1918 Mondros Mütarekesi ile bir anlamda teslim olduk, yurdumuz işgal edildi. 1920 Sevr Antlaşması ile de [İstanbul Hükümetinin onayladığı]  bize 780 binin 1/3'ü kadar bir toprak parçası bırakılmıştı. İstanbul Hükümetine rağmen yapılan Milli Mücadele sayesinde Anadolu'muzu kurtardık, Lozan'a da bu sebeple ve bu şekilde gittik. Ayrıca Osmanlı Mebusan Meclisi'nin belirlediği "Misak Millî" içinde kalan topraklarımız 3 milyon kilometrekare değildi; 780 binden biraz daha fazlaydı, o kadar. Büyük Atatürk'ün önderliğinde yapılan Millî Mücadele olmasaydı, bugün bir vatanımız, bağımsız bir devletimiz olur muydu? Düşünmek bile istemeyiz.

Bugün çok şükür bağımsız ve güçlü bir Türkiye'miz var. Var da, Cumhurbaşkanı bile bekâ sorunundan bahsediyor. Yunanistan, sınırlarımız içindeki adalarımızı açıktan işgal ediyor da, itiraz eden bile yok; ülkemizi, bölücü terör örgütleri PKK, IŞİD ve FETÖ kan gölüne çevirmiş, tehlike büyük de, yıllardır çare arıyoruz. Vatanımız kuşatılmış da, dünyaya meydan okumakla sonuç almaya çalışıyoruz. Hasılı, 4 yıl süren I. Dünya Savaşının enkazından bugünün Türkiye Cumhuriyeti'ni çıkaran Atatürk'e, silah arkadaşlarına ve Lozan'a yan bakmayı bırakalım da, bekâ meselemizle uğraşalım.

Konuşmanın devamı ise; "Sanmayın ki PKK'nın esas amacı, ülkemizin belirli bir bölgesinde ayrı devlet kurmaktır. Sanmayın ki FETÖ'nün temel gayesi bürokraside, iş dünyasında, eğitimde daha fazla etkin olmaktır. Sanmayın ki DEAŞ'ın tek hedefi Suriye'de ve Irak'ta, iddia ettiği gibi bir İslam Devleti kurmaktır. Asla; bu örgütlerin hiçbiri de, dışarıya karşı ifade ettikleri iddialar için mücadele etmiyorlar.
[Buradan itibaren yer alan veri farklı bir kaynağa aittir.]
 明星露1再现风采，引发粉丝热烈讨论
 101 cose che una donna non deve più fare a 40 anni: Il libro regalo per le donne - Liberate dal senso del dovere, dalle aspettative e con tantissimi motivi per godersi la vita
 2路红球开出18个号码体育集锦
Bu örgütlere sağlanan muazzam destek, onların söylemlerini hayata geçirmeleri için de verilmiyor… Bu örgütler, diğer güçlerin planlarını rahatça uygulayabilmelerini sağlamak üzere, Türkiye'yi iç meselelerine odaklamak için üzerimize salınmış birer araçtan ibarettir. Çünkü biz tarihî perspektifimizin gerektirdiği politikaları hayata geçirdiğimizde, diğerlerinin kendi planlarını uygulama şansı yoktur" şeklindeydi.

Bu ifadeler "Yeni Güvenlik Konsepti" nde de varsa, işler iyice karışmıştır demektir; vay halimize! Hemen soralım:

1) Bu güne kadar söylenenlere ve mücadelelere yanlış olmuş mu diyeceğiz? 
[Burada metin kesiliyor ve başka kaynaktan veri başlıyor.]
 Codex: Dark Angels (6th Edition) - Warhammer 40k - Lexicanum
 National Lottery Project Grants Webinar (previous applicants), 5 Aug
2) Bu hain örgütleri haçlılar kurup yönetmiyor mu?

3) Emperyalistler gibi, bu işbirlikçi örgütlerin de amacı Türkiye'yi parçalamak değil mi?
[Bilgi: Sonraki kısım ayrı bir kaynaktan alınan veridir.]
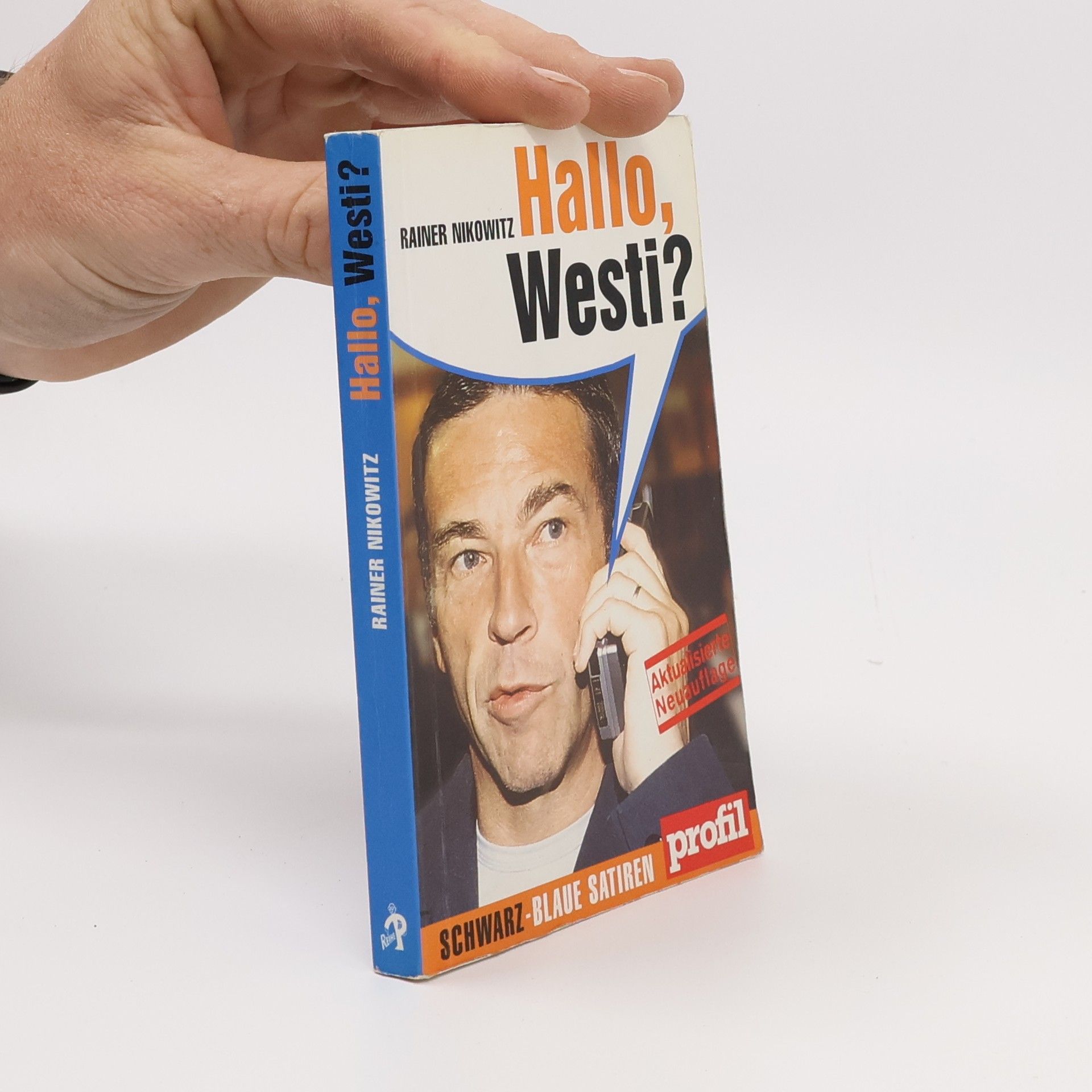 Rainer Nikowitz Hallo, Westi?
4) "Türkiye'yi iç meselelerine odaklamak için"  bundan daha korkunç bir yol olabilir mi?

5) Bu örgütlerin amaçlar için mücadele etmeleri, haçlı planlarının uygulanmasına mani mi?

6) Bu örgütler "ifade ettikleri iddiaları için mücadele etselerdi" makbul mü sayılacaklardı?

Bu sorular da haklılık payı yoksa, acaba Cumhurbaşkanı nerelere, niçin, nasıl bir mesaj vermek istiyor diye sormak zorundayız.

Büyümenin yolu

AKP'nin ileri gelenleri, "Millî ve Üniter devlet yapısı büyümemizi önlüyor, çağımız federasyonlar çağı" görüşündedirler. Halbuki bu doğru değildir; çağımız millî/ulusal ve üniter devletler çağıdır. Zira federasyondan millî ve üniter devlete dönüşen örnekler çoktur ama, tersi yoktur. Bu böyle de, "Lozan'da 780 bin kilometreye kaldık" diyen Cumhurbaşkanı "Yeni Güvenlik Konsepti Konferansında" şöyle konuşuyor: "Türkiye, inşâallah kendisinden büyük Türkiye'yi inşâ edecektir… Suriye ve Irak meselesi bizim için öncelikle bir bekâ meselesidir. Suriye ve Irak kaynaklı tehditleri çözmeden 2023 hedeflerimize ulaşma imkânımız bulunmuyor."  Büyümekten murat, fütuhata çıkmak olmasa gerektir. O halde ne olabilir? Sadi Koçaş'ın hatıralarında bahsettiği ABD'nin "Türkiye ile Musul'u federasyon halinde birleştirelim" teklifi önemlidir. Şimdi de, ABD'nin himayesindeki Barzani'nin, bağımsızlığın eşiğine gelen, "Kerkük ve Musul ile diğer Türkmen şehirlerinin" de içinde yer alacağı" Irak Kuzey Yerel Yönetimi ile federasyon çatısı altında birleşilemez mi? Bu birliğe, PKK saf dışı edilerek "İmralı Yol haritasındaki" gibi kurulacak "Özerk Yönetim" de dahil edilebilir. Lozan'da alamadığımız Musul halledilmiş, Türkiye büyümüş olmaz mı?

Bu durumda, büyüyen Türkiye mi, yoksa, muhtemelen "Anadolu" veya "Mezopotamya" adı verilen "Federasyon" mu olacak? Sonuçta Türkiye bölünmüş, Türk Milletinin egemenliği ve onun kurumu olan Türkiye Cumhuriyeti Devleti ortadan kalkmış olmayacak mı?